== DATA SHOWN ==
===

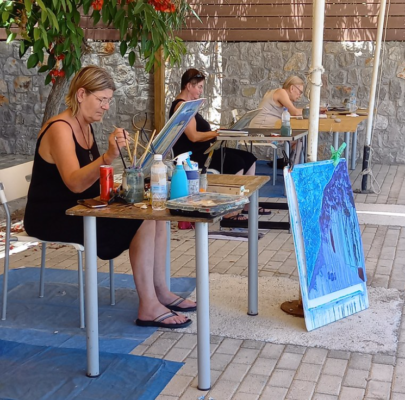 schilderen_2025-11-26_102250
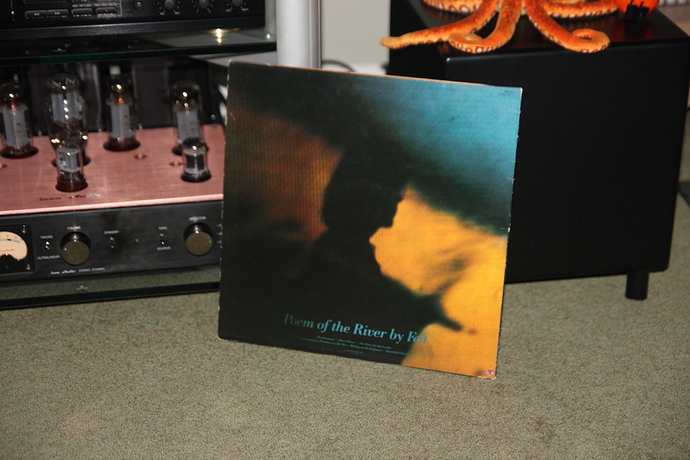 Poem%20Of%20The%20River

===

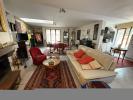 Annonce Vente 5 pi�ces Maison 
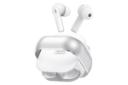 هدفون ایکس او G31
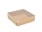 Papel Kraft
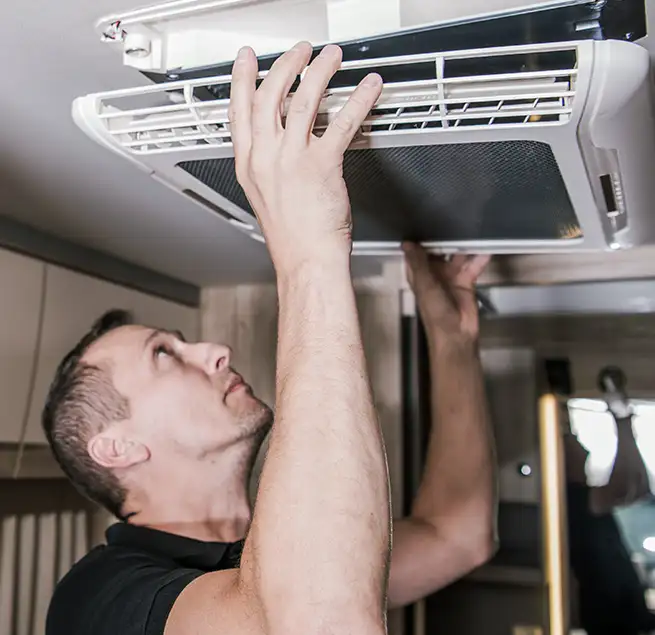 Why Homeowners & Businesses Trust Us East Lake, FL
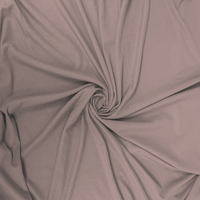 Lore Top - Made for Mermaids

===

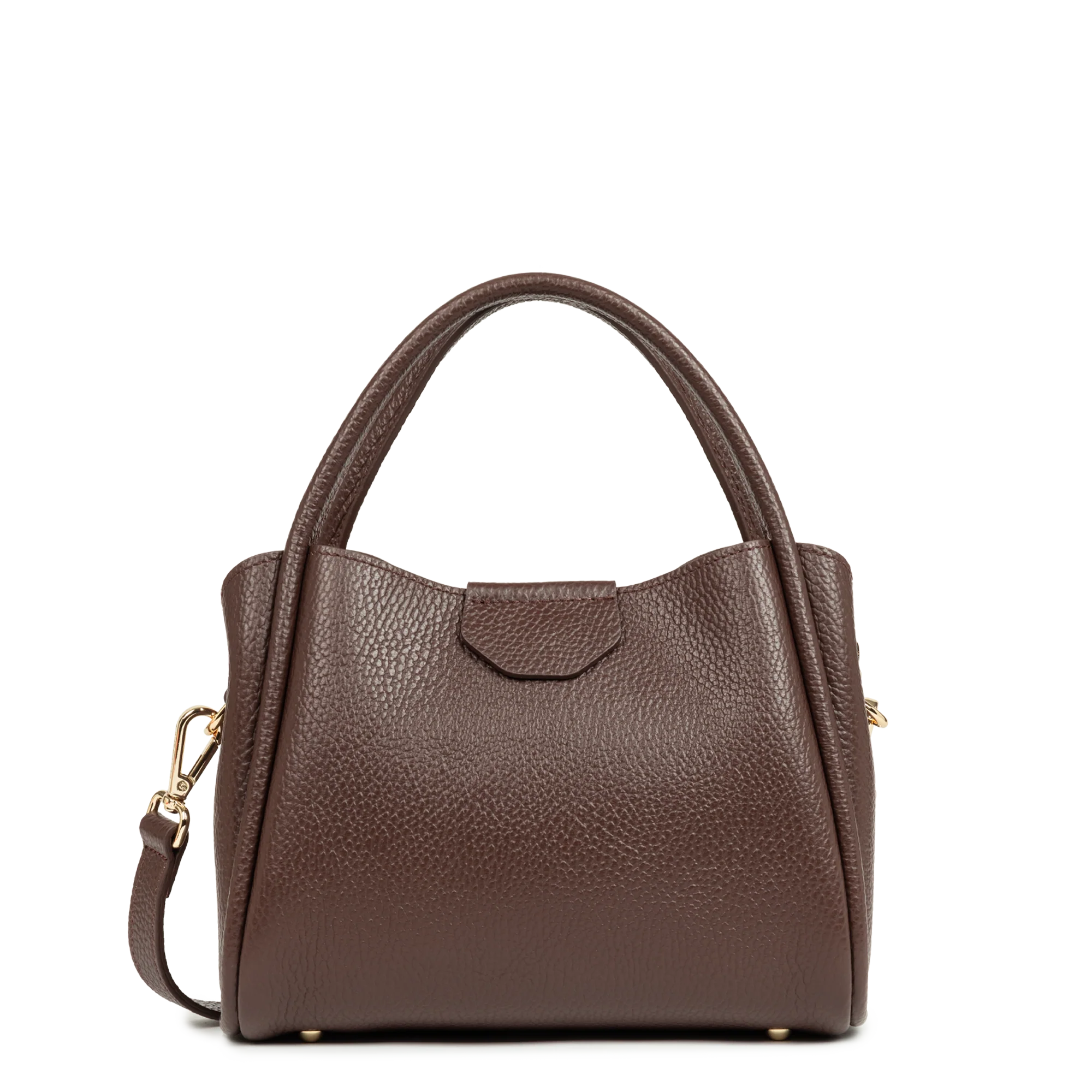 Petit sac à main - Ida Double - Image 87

===

== TASK OBJECTIVE ==
Put the entries from the line containing "schilderen_2025-11-26_102250" through the line containing "Poem%20Of%20The%20River" into a numbered list, skipping blank lines. Leave the pictures out and give only the text of those lines.

== EXERCISE OUTPUT ==
1.  schilderen_2025-11-26_102250
2.  Poem%20Of%20The%20River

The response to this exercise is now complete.